**Условия заданий:**
- 1) Ответьте по отрывку на три вопроса:
(a) В каком году дьяк Фёдор Грибоедов написал историю России?
(b) Где через пять лет после этого появился Синопсис?
(c) Кто был поставлен двигателем исследований минувших судеб России в академии наук?
- 2) Объясните по отрывку, почему, по словам Кояловича, Грибоедов не может получить от потомства никакой похвалы.

**Отрывок:**
****************
Перешагнём чрез сочинителей-путешественников, их домыслы и крупицы правды, чрез все дорогие нашему сердцу летописи и былины в более поздние времена.

Попытки написать историю России предпринимались издавна. В 1669 году при родителе Петра I самодержце Алексее Михайловиче дьяком разрядного приказа Фёдором Грибоедовым была написана история России (после он допишет её до вступления на престол Фёдора Алексеевича). Дьяк получил богатую награду, но, как с язвительностью замечает Коялович, 'от потомства Грибоедов не может получить никакой похвалы. Его история одно напыщенное восхваление с пропуском всего, что не подходит под эту задачу'*

* Коялович М. Там же. С. 91. Там же.

Тяга русских к истории была большой, не исключено, что и поболе нежели у других народов. Не тяга, а жажда знания свой старины.

Пять лет спустя в Киеве появился Синопсис. Это уже было кое-что. Однако пропустим его обзор, как и все другие исторические опыты.

Со времён Петра I, замечает Коялович, 'русской историей, как и всею русскою жизнью, овладевали более и более иноземцы. В начертанной Петром, но открытой после его смерти, академии наук, двигателем исследований минувших судеб России поставлен был немец Байер... совершенный невежда в области русской исторической письменности, не ознакомившийся даже с русским языком'*

* Там же.
****************
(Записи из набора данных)
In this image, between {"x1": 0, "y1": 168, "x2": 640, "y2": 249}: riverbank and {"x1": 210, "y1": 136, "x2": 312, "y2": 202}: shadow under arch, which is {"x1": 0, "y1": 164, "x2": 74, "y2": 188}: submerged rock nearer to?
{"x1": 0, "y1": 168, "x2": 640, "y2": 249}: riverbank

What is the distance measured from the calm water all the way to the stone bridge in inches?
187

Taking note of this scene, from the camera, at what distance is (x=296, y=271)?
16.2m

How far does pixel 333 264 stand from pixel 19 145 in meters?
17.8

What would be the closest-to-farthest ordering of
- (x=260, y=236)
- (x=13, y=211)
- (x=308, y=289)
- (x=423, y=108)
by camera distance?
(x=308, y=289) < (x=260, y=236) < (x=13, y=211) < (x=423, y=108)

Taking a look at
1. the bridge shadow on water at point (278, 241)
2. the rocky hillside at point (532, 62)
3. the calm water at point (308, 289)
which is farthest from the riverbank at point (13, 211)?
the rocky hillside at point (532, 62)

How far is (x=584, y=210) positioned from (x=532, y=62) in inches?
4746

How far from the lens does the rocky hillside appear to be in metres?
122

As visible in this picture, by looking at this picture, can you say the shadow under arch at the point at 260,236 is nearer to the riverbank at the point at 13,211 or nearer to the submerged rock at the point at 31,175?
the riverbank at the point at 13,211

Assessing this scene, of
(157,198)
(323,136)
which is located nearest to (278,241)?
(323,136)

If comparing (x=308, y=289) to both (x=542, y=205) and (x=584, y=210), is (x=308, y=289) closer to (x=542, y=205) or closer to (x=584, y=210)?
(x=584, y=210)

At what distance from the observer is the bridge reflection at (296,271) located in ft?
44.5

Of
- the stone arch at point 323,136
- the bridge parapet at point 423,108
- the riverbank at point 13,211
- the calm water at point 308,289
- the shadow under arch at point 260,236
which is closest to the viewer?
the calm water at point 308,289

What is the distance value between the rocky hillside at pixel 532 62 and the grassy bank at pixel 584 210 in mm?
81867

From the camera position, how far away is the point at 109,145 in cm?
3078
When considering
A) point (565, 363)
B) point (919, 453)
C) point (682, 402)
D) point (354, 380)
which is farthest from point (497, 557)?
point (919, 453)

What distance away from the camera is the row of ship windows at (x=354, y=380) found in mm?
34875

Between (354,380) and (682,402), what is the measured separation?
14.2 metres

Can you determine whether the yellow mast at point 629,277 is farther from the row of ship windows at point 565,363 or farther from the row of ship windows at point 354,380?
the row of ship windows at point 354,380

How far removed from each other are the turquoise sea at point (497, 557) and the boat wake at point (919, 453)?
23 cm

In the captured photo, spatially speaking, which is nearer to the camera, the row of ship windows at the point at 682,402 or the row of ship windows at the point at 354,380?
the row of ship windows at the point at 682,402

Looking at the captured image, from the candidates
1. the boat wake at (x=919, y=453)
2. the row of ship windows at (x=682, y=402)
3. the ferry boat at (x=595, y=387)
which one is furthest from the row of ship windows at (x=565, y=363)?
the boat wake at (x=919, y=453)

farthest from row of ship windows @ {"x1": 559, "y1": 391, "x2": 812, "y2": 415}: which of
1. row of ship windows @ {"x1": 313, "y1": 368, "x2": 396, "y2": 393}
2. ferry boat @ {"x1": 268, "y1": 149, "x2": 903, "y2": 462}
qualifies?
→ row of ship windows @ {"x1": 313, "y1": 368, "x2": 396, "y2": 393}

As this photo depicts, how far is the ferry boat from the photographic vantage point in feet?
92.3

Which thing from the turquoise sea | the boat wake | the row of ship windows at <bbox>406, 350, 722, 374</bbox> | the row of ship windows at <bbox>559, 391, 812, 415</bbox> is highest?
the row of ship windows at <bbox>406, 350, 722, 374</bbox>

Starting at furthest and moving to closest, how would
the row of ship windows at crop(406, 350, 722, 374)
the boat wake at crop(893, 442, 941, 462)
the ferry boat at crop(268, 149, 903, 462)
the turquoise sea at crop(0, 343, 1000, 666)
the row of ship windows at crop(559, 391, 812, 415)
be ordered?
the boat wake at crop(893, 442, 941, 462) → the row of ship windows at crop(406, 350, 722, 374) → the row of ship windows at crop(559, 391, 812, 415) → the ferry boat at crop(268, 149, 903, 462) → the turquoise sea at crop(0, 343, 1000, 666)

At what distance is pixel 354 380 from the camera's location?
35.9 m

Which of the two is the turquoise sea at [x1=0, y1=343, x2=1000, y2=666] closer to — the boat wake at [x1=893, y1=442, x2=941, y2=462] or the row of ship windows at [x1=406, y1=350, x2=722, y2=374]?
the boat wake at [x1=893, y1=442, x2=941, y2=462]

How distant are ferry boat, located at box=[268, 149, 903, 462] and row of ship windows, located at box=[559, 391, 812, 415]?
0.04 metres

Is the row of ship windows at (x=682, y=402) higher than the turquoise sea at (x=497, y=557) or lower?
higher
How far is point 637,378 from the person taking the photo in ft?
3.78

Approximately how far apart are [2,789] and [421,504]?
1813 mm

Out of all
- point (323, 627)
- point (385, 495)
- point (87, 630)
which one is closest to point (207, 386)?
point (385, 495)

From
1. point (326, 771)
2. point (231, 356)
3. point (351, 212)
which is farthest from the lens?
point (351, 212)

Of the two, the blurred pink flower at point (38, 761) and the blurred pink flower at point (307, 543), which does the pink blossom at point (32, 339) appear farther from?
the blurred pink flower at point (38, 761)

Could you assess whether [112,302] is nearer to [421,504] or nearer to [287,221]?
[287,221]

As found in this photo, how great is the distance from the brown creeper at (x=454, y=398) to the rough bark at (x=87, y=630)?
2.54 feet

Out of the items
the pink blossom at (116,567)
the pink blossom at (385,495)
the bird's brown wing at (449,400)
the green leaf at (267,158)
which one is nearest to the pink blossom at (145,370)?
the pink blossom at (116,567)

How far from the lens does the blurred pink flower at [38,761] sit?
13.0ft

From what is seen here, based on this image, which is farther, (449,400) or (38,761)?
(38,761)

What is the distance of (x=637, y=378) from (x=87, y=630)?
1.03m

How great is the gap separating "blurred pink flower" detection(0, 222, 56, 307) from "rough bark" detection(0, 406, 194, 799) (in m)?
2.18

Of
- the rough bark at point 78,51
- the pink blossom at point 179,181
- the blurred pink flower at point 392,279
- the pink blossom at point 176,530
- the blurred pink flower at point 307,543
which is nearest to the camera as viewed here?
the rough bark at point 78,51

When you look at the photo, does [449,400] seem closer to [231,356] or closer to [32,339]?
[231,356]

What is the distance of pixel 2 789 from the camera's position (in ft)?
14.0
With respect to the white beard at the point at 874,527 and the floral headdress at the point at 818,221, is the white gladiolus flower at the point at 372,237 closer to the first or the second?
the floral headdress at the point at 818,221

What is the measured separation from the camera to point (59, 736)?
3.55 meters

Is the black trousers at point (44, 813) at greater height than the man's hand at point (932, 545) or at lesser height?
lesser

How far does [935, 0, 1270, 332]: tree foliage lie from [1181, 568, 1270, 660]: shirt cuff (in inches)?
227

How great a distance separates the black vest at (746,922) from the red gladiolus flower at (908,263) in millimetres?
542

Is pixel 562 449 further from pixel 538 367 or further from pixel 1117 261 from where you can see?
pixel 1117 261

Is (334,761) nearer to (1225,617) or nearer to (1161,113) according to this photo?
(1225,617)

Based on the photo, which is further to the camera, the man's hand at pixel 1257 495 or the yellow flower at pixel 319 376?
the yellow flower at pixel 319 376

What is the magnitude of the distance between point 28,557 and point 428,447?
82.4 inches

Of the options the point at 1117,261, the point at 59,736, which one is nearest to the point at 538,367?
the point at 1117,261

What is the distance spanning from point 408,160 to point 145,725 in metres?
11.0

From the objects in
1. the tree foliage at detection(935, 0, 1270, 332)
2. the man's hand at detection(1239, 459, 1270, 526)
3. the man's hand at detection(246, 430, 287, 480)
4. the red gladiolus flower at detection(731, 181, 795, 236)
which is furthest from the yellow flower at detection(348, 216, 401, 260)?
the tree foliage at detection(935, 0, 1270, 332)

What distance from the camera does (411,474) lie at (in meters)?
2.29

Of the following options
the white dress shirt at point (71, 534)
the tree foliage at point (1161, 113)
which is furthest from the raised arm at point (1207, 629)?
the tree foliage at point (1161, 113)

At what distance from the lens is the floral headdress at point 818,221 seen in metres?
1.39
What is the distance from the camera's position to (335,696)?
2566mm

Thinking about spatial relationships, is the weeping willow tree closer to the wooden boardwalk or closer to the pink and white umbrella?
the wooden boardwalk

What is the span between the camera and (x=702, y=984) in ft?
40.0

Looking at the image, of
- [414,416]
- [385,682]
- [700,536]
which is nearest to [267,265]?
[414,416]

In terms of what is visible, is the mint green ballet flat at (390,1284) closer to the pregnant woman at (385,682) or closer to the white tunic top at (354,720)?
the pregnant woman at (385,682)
****************
**Ожидаемые результаты:**
- 1)
(a) В 1669 году.
(b) В Киеве.
(c) Немец Байер.

- 2) По словам Кояловича, история Грибоедова представляет собой одно напыщенное восхваление. Всё, что не подходит под эту задачу, в ней пропущено.